▶ **Task brief**
Render the lines below as a JSON list of strings, one string per line and no blank lines. Start with the line that contains "What is the extent of separation between the camera" and go on through the last line.
## start Provided information
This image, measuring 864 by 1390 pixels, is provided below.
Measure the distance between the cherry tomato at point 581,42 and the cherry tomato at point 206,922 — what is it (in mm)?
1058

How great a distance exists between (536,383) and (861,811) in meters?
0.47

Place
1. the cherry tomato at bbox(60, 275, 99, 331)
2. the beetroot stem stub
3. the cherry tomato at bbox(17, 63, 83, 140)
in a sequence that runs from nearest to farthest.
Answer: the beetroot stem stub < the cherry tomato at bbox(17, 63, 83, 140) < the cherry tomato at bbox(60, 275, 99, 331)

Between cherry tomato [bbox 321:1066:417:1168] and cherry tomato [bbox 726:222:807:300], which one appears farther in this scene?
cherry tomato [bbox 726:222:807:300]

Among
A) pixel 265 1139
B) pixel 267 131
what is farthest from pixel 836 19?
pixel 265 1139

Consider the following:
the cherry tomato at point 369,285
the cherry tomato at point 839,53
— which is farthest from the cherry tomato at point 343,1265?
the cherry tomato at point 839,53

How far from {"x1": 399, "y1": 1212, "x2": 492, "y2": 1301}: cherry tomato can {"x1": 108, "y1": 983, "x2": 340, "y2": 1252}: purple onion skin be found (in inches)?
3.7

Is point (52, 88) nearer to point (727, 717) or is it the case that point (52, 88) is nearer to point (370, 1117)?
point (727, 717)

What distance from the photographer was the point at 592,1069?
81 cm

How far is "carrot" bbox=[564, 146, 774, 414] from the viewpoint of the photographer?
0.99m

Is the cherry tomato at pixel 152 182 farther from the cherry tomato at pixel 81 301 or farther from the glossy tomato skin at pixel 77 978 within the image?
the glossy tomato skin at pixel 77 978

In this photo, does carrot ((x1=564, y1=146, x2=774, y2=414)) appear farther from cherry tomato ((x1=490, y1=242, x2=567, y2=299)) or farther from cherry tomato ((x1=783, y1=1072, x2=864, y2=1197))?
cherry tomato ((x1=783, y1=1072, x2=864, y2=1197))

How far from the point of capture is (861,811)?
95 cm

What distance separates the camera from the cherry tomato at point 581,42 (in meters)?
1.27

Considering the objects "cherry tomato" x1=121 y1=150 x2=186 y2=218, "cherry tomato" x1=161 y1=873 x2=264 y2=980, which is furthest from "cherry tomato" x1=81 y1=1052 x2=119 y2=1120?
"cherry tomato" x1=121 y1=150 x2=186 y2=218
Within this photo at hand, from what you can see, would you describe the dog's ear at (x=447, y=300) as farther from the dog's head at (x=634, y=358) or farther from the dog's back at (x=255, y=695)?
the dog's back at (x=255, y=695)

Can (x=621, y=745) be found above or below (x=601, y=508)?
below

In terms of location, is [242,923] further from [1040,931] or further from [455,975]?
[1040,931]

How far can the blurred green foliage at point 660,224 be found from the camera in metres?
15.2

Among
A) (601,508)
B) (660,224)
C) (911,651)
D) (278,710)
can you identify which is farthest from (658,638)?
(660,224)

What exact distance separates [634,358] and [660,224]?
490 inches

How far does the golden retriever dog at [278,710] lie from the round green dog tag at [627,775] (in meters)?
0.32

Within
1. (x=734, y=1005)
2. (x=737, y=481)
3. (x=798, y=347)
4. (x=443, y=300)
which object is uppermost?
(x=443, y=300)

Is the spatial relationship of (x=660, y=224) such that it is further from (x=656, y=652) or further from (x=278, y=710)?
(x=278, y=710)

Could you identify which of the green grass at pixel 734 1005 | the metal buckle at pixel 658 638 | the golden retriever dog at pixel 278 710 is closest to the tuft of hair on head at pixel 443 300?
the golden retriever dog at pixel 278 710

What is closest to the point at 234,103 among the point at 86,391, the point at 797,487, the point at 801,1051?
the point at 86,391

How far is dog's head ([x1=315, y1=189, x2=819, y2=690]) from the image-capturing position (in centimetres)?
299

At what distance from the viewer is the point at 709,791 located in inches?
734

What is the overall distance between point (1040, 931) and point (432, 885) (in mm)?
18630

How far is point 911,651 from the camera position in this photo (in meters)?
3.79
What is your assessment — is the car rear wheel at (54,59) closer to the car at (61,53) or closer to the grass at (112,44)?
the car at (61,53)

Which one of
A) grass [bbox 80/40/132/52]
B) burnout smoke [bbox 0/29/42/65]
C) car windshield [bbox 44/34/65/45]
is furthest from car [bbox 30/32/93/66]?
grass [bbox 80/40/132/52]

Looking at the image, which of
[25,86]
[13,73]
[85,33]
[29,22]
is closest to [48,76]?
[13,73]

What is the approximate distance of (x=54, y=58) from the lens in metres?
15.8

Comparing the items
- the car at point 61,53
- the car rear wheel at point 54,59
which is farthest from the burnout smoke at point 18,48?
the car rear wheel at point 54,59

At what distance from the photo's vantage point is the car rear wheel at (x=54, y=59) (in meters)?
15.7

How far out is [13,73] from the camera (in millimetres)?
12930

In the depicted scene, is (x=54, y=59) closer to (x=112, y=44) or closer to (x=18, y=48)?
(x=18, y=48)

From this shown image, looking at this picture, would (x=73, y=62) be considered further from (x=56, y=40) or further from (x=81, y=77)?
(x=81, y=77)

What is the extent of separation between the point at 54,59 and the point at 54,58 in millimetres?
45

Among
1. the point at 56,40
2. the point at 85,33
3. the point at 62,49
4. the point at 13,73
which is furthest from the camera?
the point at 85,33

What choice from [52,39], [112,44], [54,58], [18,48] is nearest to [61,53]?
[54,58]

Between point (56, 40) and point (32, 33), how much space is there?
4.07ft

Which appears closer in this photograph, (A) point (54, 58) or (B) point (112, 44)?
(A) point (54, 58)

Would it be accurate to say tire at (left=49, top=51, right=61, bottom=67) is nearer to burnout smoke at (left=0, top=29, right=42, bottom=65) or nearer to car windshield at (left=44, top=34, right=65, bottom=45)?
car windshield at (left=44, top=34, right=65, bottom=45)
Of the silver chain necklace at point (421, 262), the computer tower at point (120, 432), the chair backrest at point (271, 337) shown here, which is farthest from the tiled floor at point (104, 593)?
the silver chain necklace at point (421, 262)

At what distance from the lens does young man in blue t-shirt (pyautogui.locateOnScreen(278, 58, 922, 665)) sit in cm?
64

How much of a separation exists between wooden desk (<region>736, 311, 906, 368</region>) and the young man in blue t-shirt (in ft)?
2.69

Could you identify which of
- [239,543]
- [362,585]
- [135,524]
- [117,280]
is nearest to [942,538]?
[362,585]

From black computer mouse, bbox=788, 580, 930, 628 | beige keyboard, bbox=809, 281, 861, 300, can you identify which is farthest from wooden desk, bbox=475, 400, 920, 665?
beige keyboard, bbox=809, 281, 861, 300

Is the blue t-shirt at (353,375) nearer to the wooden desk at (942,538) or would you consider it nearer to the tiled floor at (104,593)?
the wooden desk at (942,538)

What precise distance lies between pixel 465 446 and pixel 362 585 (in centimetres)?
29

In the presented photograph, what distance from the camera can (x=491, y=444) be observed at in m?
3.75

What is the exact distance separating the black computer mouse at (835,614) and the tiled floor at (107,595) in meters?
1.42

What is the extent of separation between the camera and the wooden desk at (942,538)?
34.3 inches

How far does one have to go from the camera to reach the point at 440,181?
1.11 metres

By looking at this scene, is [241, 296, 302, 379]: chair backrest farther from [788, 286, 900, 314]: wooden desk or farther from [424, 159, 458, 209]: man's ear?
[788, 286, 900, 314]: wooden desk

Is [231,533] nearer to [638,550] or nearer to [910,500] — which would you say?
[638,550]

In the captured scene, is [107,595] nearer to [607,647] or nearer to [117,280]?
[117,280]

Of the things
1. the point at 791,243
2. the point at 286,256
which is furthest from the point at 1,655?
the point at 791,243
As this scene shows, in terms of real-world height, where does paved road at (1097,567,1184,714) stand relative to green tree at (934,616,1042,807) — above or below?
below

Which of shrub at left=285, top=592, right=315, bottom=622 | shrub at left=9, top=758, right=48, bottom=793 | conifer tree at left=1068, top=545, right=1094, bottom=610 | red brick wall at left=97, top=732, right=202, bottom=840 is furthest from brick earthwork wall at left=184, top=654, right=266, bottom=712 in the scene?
## end Provided information
▶ **Solved exercise**
[
  "What is the extent of separation between the camera and the wooden desk at (942,538)?",
  "34.3 inches",
  "How far does one have to go from the camera to reach the point at 440,181?",
  "1.11 metres",
  "By looking at this scene, is [241, 296, 302, 379]: chair backrest farther from [788, 286, 900, 314]: wooden desk or farther from [424, 159, 458, 209]: man's ear?",
  "[788, 286, 900, 314]: wooden desk",
  "Is [231,533] nearer to [638,550] or nearer to [910,500] — which would you say?",
  "[638,550]",
  "In the captured scene, is [107,595] nearer to [607,647] or nearer to [117,280]?",
  "[117,280]",
  "Of the things",
  "1. the point at 791,243",
  "2. the point at 286,256",
  "which is furthest from the point at 1,655?",
  "the point at 791,243",
  "As this scene shows, in terms of real-world height, where does paved road at (1097,567,1184,714) stand relative to green tree at (934,616,1042,807) — above or below?",
  "below",
  "Which of shrub at left=285, top=592, right=315, bottom=622 | shrub at left=9, top=758, right=48, bottom=793 | conifer tree at left=1068, top=545, right=1094, bottom=610 | red brick wall at left=97, top=732, right=202, bottom=840 is furthest from brick earthwork wall at left=184, top=654, right=266, bottom=712 in the scene?"
]